Determines how verbose savelogs is when it's writing its own internal messages. Valid values are between 0 and 5 inclusive.

Example:

    LogLevel            3

The general rule of thumb for savelogs logging is this:

    Level  What will be logged
    =====  ===================
    0      no output except fatal errors
    1      Level 0 + start/finish stats, errors
    2      Level 1 + warnings, logfiles to process
    3      Level 2 + chdir, filter, phase completion
    4      Level 3 + phase core actions, phase beginning
    5      Level 4 + everything else

The first few times you run savelogs, try a higher loglevel value to see what's happening with your log files. Once you're comfortable with how savelogs works, you may turn it down a few notches (level 1 is usually fine) so at least you can check to see if your cronjob actually ran ;o)

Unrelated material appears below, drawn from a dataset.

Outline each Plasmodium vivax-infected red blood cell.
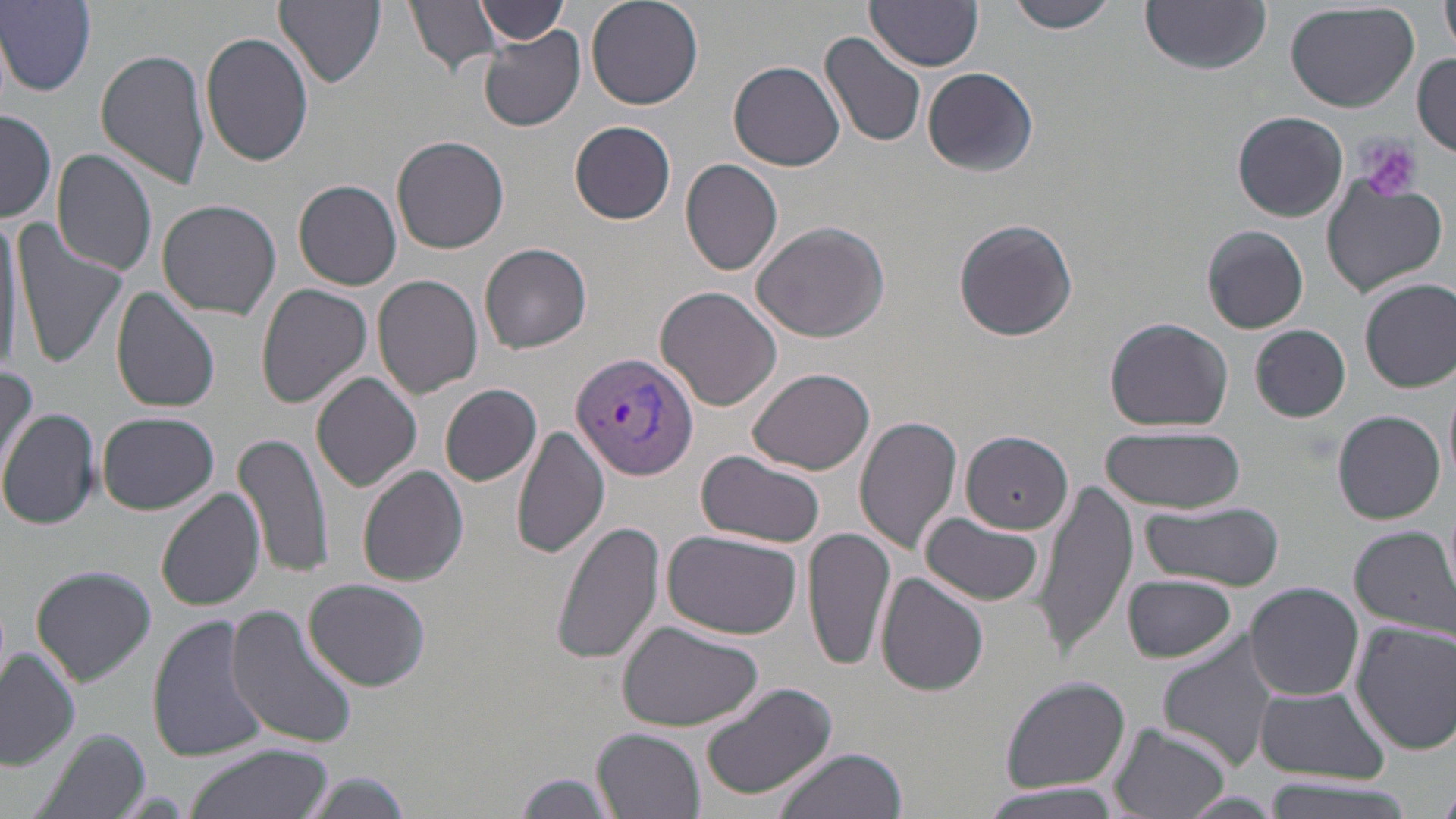

Approximate bounding boxes as (x1,y1)-(x2,y2) corner pairs in pixels.
Plasmodium vivax-infected red blood cells: (571,350)-(698,481).

Platelet locations: (1357,136)-(1423,204). Uninfected red blood cell locations: (274,0)-(386,90), (405,0)-(506,75), (474,0)-(564,46), (586,0)-(704,110), (867,0)-(986,70), (1008,0)-(1121,34), (1142,0)-(1272,73), (1440,0)-(1456,56), (1,1)-(97,95), (1285,1)-(1419,113), (478,29)-(586,133), (200,30)-(316,167), (819,32)-(929,150), (94,48)-(211,189), (1412,54)-(1456,157), (729,61)-(845,170), (922,64)-(1040,176), (1,108)-(56,223), (1233,111)-(1348,221), (569,121)-(677,224), (391,136)-(509,254), (52,148)-(158,279), (680,159)-(785,276), (294,179)-(403,290), (1322,179)-(1448,296), (157,199)-(280,319), (0,208)-(28,373), (953,217)-(1078,340), (11,219)-(128,371), (752,221)-(889,341), (1203,225)-(1308,334), (480,240)-(592,352), (373,274)-(483,399), (1360,278)-(1456,392), (256,283)-(373,407), (656,285)-(783,411), (110,287)-(221,413), (1103,315)-(1235,431), (1249,325)-(1351,423), (0,364)-(38,476), (748,368)-(874,473), (312,372)-(423,493), (441,384)-(542,485), (0,408)-(99,529), (1333,410)-(1446,524), (96,411)-(221,515), (853,413)-(962,557), (512,424)-(609,559), (1101,426)-(1247,514), (234,428)-(336,582), (960,430)-(1074,533), (696,449)-(827,549), (357,466)-(468,587), (1035,480)-(1137,654), (157,486)-(264,610), (1140,499)-(1285,591), (920,514)-(1045,606), (551,520)-(668,666), (1347,524)-(1456,635), (802,526)-(896,672), (662,529)-(803,638), (812,554)-(964,692), (31,567)-(156,685), (876,573)-(990,696), (1122,573)-(1237,662), (302,579)-(431,692), (1246,581)-(1363,700), (226,606)-(358,749), (147,613)-(268,763), (616,621)-(765,733), (1350,621)-(1456,756), (1156,634)-(1283,770), (0,648)-(79,771), (998,677)-(1131,795), (699,680)-(841,801), (1252,682)-(1391,781), (1109,723)-(1233,819), (592,727)-(705,819), (31,730)-(150,819), (182,744)-(333,819), (769,748)-(908,819), (295,771)-(413,818), (512,773)-(618,816), (1261,776)-(1419,817), (975,780)-(1125,818), (1177,792)-(1283,818). Slide-level diagnosis: Plasmodium vivax. Image is 1456×819 pixels. Thin blood smear. Optical microscopy. May-Grünwald-Giemsa stain. One field of a larger specimen. 1000x magnification.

logfile=[stdout|stderr|/path/to/log]

savelogs, depending on the loglevel you've specified, writes what it's doing, such as moving, archiving, or deleting, etc. logfile tells savelogs where to write all these messages.

The default value for logfile is stdout which means that your output will go to the screen unless you've redirected STDOUT. You may also specify stderr or the path to a file where you'd like messages to be appended.

Example:

    LogFile             /var/log/savelogs.log

How Savelogs Finds Logs to Process

savelogs normally just processes the logs you specify on the command-line (items on the command-line that are not recognized as options are assumed to be log files to process).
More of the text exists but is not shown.